The Transfer of Undertakings (Protection of Employment) Regulations 2006 (“the TUPE Regulations”) provide employment rights to employees upon the transfer of a business or part of a business and potentially where a contract transfers as well.
If you are a temporary worker, self employed, or an independent contractor, the Regulations may not apply to you. If you are unsure as to your employment status, please contact the Employment Law specialists at Taylor & Emmet for further advice.
The TUPE Regulations encompass two “relevant transfers” – the first being when a business or undertaking, or part of one, is transferred to another organisation, and the second being when a “service provision change” takes place (for example, where a service is outsourced to an external provider).
Information and Consultation
If you are being affected by a transfer, you have the right under the TUPE Regulations to be informed and consulted about the change. This should be done collectively through employee or trade union representatives. You must be informed of any measures relating to the transfer prior to the transfer, including what impact the transfer will have on your position.
The TUPE Regulations apply to a business of any size. Therefore, even if you work in a small shop with only two employees, you share the same rights to be consulted adequately about a transfer as the employees of a large company with a thousand employees.

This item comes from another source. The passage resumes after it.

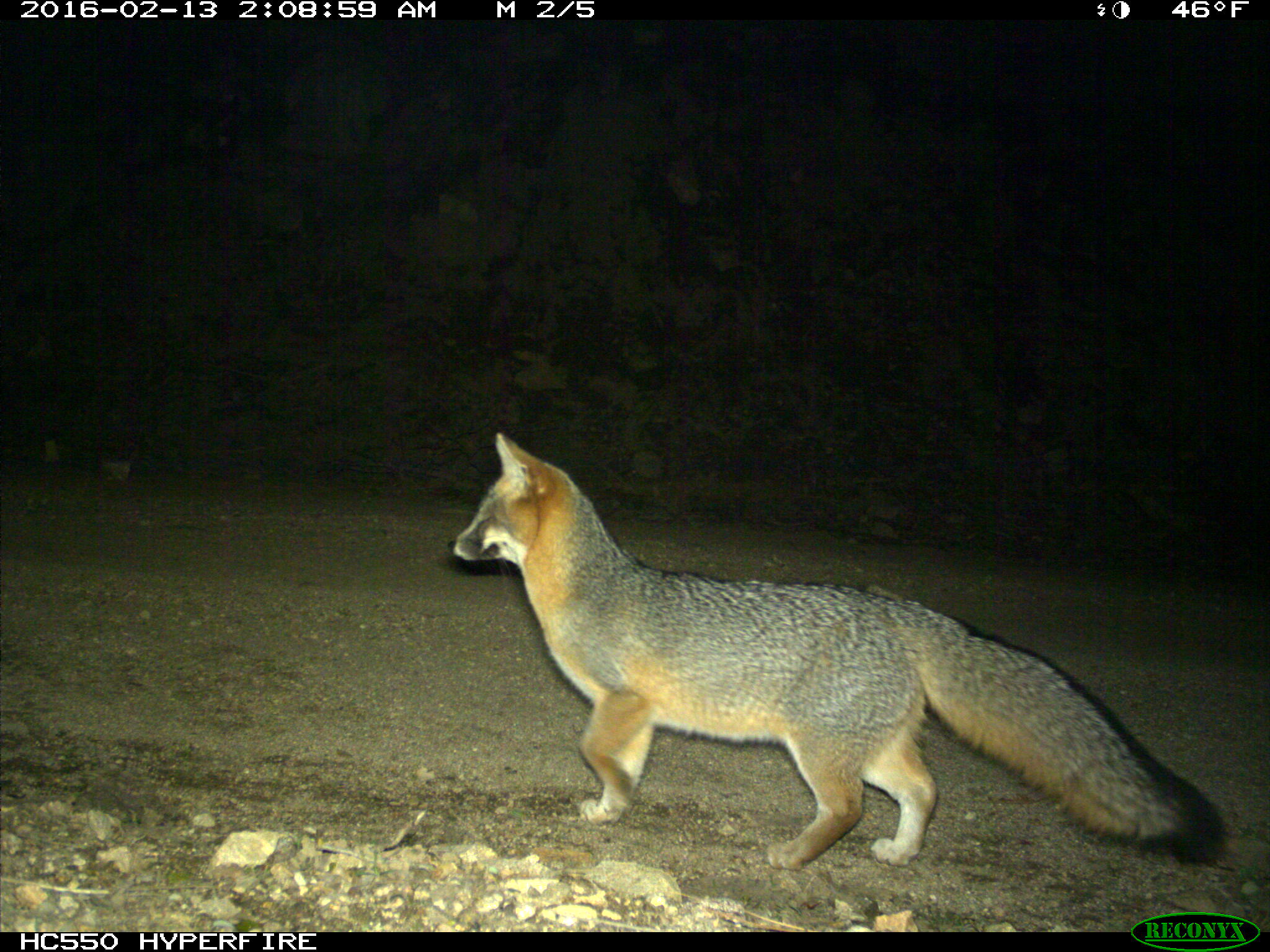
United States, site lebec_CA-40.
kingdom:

There is an obligation on both your new and old employers to inform and consult over a TUPE transfer. If a Tribunal finds that there has been a failure to inform and consult they can award up to 90 days pay as compensation.
Your Rights Under TUPE
The TUPE Regulations act to preserve your terms and conditions of employment as much as possible. This means that if TUPE applies the fundamental terms and conditions of your employment and your length of service should be transferred along with the business. You will become the employee of the new employer (the “transferee”) but should work under the same fundamental terms and conditions as you enjoyed when working for your previous employer (the “transferor”). If your new employer changes your terms and conditions, you could have the right to sue for breach of contract, or to resign and claim Constructive Dismissal.
The Regulations specifically provide that if you are dismissed for a reason in connection with a TUPE transfer, your dismissal is automatically unfair. However, if you object to the transfer and refuse to transfer with the business or contract, you will not be deemed to have been dismissed and will lose your legal right to claim.
Liability for the outcome of current disciplinary investigations or grievances, Employment Tribunal claims or Trade Union Collective Agreements will also transfer to the new employer.
Claims for TUPE related dismissals and failure to inform and consult under TUPE needs to be brought within three months of the transfer date.
In the event of a dispute over your employment in relation to TUPE, the Employment Tribunal ultimately have the power to decide whether a TUPE transfer has taken place. You should seek detailed legal advice from a specialist in Employment Law if you think that you have been unfairly affected by a TUPE transfer.